▶ _Source data_
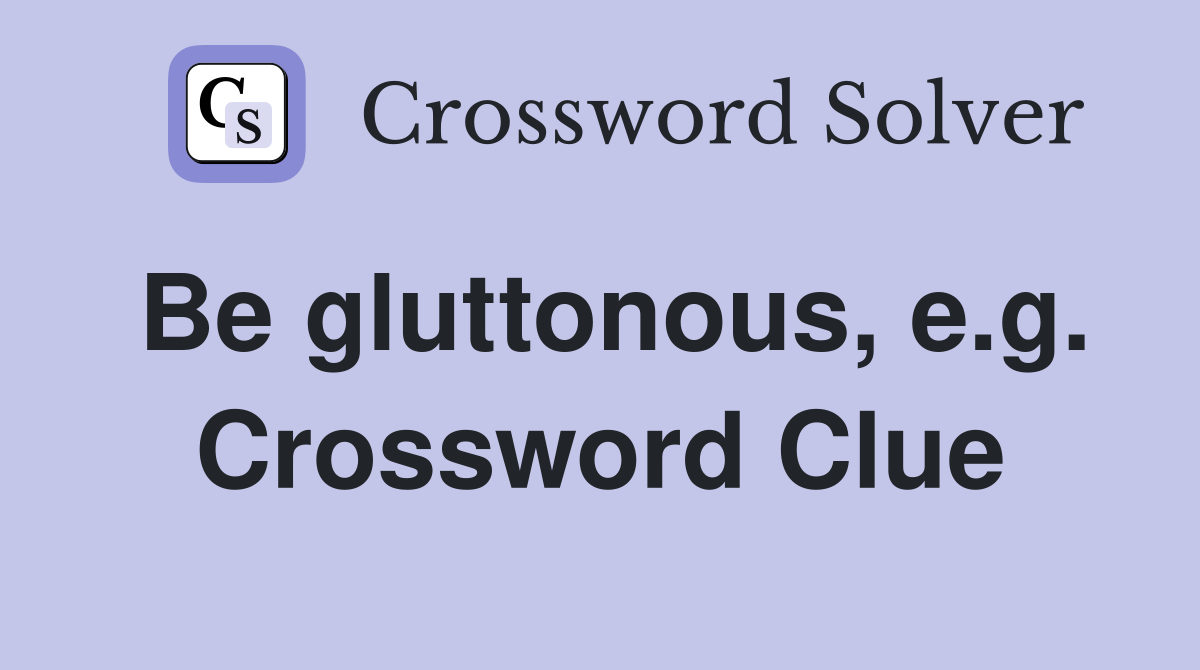 Be gluttonous, e.g. Crossword Clue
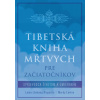 Tibetská kniha mŕtvych pre začiatočníkov - Lama Lhanang Rinpoche a Mordy Levine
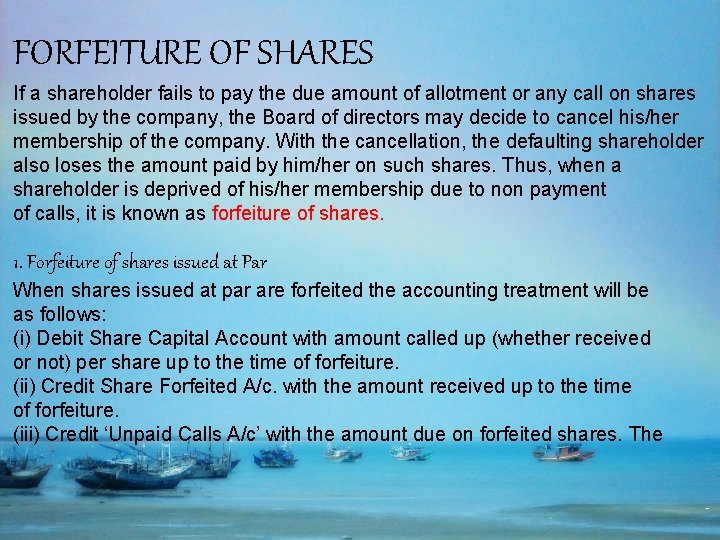 FORFEITURE OF SHARES If a shareholder fails to pay the due amount of allotment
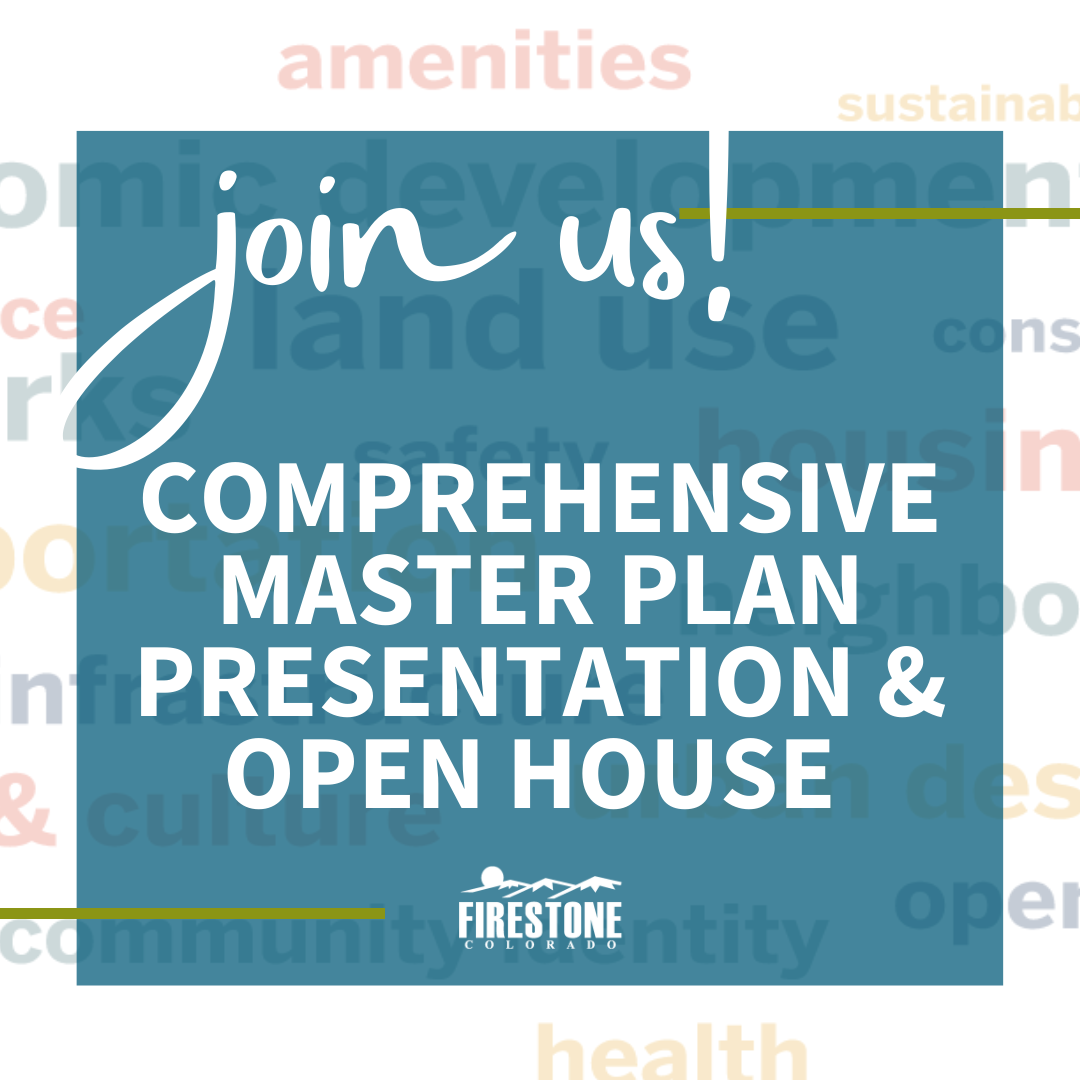 Next Steps in the Comprehensive Master Plan (Town of Firestone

▶ _Instructions to follow_
The answer must be the full listing retyped exactly, with no pictures in it.

▶ _Exercise solution_
 Be gluttonous, e.g. Crossword Clue
 Tibetská kniha mŕtvych pre začiatočníkov - Lama Lhanang Rinpoche a Mordy Levine
 FORFEITURE OF SHARES If a shareholder fails to pay the due amount of allotment
 Next Steps in the Comprehensive Master Plan (Town of Firestone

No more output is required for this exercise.